The faint sound of rock-and-roll,
The red Ferrari in my head.
The woman bumping
Drunkenly around in the kitchen
Put it all in,
Make use.
This brief, touching piece uses the reflective imagery of rain, window, and couch to invite the reader into a home. His home is around him, and the simple things like the touch of his cigarette between fingers and feet on the couch--propped and relaxed and interested in life. He listens to hard, lovely music and dreams of something vibrant and flashy. He then comes to the woman in his kitchen, the companion that for better or worse or temporarily or permanently he has now chosen. And he wants to use these things to increase.
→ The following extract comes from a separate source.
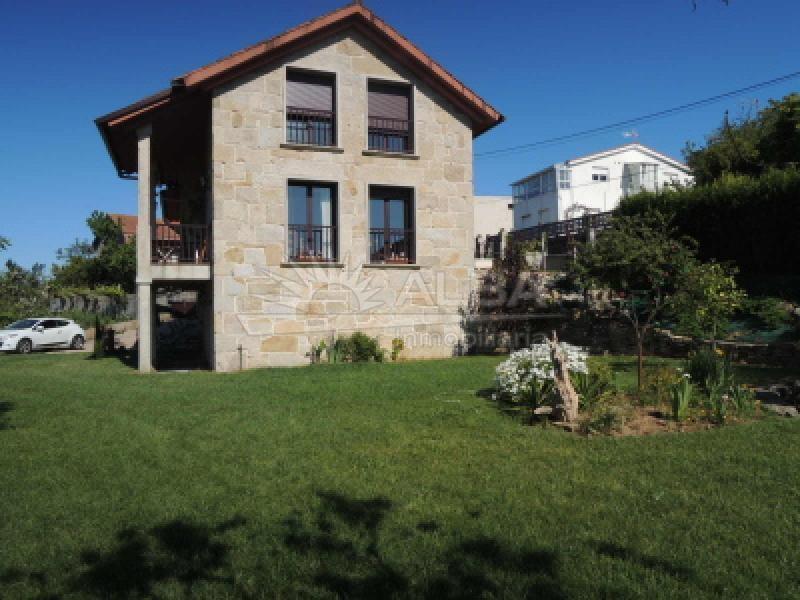 Vigo casa seminueva con finca ref c4 for Casa planta ramallosa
To increase his art, his character, his existence. The fact that the poem is named "Sunday Night" could mean a restful pause before launching into the everyday work. It could mean quiet and contentment. The author means for us to observe small, precious details.
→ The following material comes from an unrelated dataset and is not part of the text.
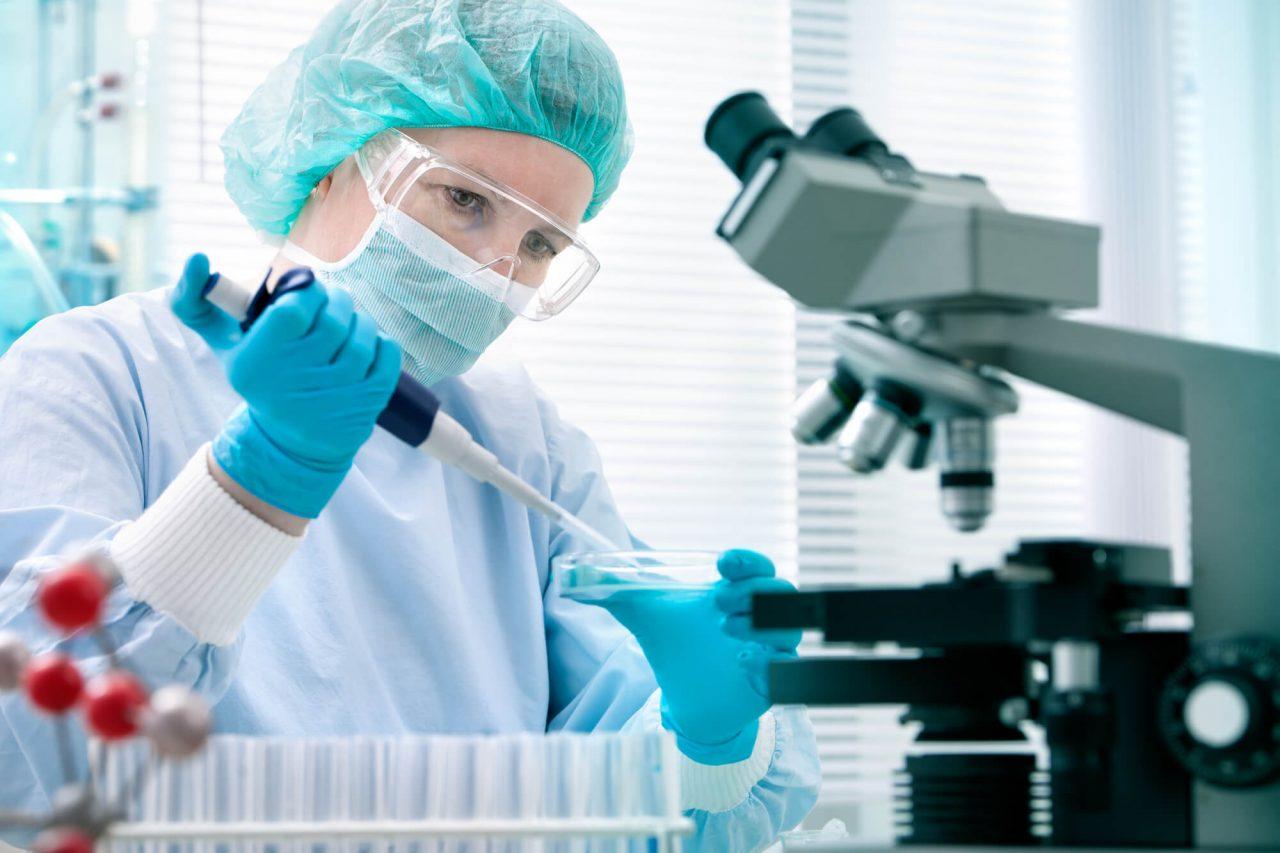 Генетическая экспертиза проводится в специальных экспертных лабораториях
Another great aspect of this collection is the introduction by Carver's last wife, Tess Gallagher. Who better to remark on his life and work than the person who spent his final days with him? One memorable passage is the opening paragraph:
"This is a last book and last things, as we learn, have rights of their own. They don't need
us, but in our need of them we commemorate and make more real their finality which
encircles us, and draws us again into that central question of any death: 'What is life for?
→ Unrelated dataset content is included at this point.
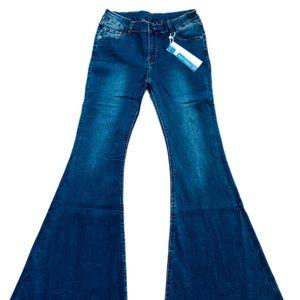 Jeans - 💙 Boho Bell Bottoms Hippie Jeans! Size 27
Raymond Carver lived and wrote his answer: 'I've always squandered,' he told an
interviewer, no doubt steering a hard course away from the lofty and noble. It was almost
a law, Carver's law, not to save up things for some longed-for future, but to use up the
best that was in him each day and to trust that more would come. Even the packaging of
the cigarettes he smoked bore the imprint of his oath in the imperative: NOW." (Carver,
xvii)
Called "seizing the day" or "making it count" or "NOW," gives name to humanity's need to embody purpose. I now grow so tired of movements that want to emphasize the meaninglessness in the world. (Sorry Camus, your work is so perfectly written, but I can't hide the moral drivel behind your Frenchness anymore.) Where on earth do you get that from after a pale violet sky or coo from an infant or story of how love wins? How can even the worst of things trump this? I feel that they don't, and they never will because God has promised His children more than that.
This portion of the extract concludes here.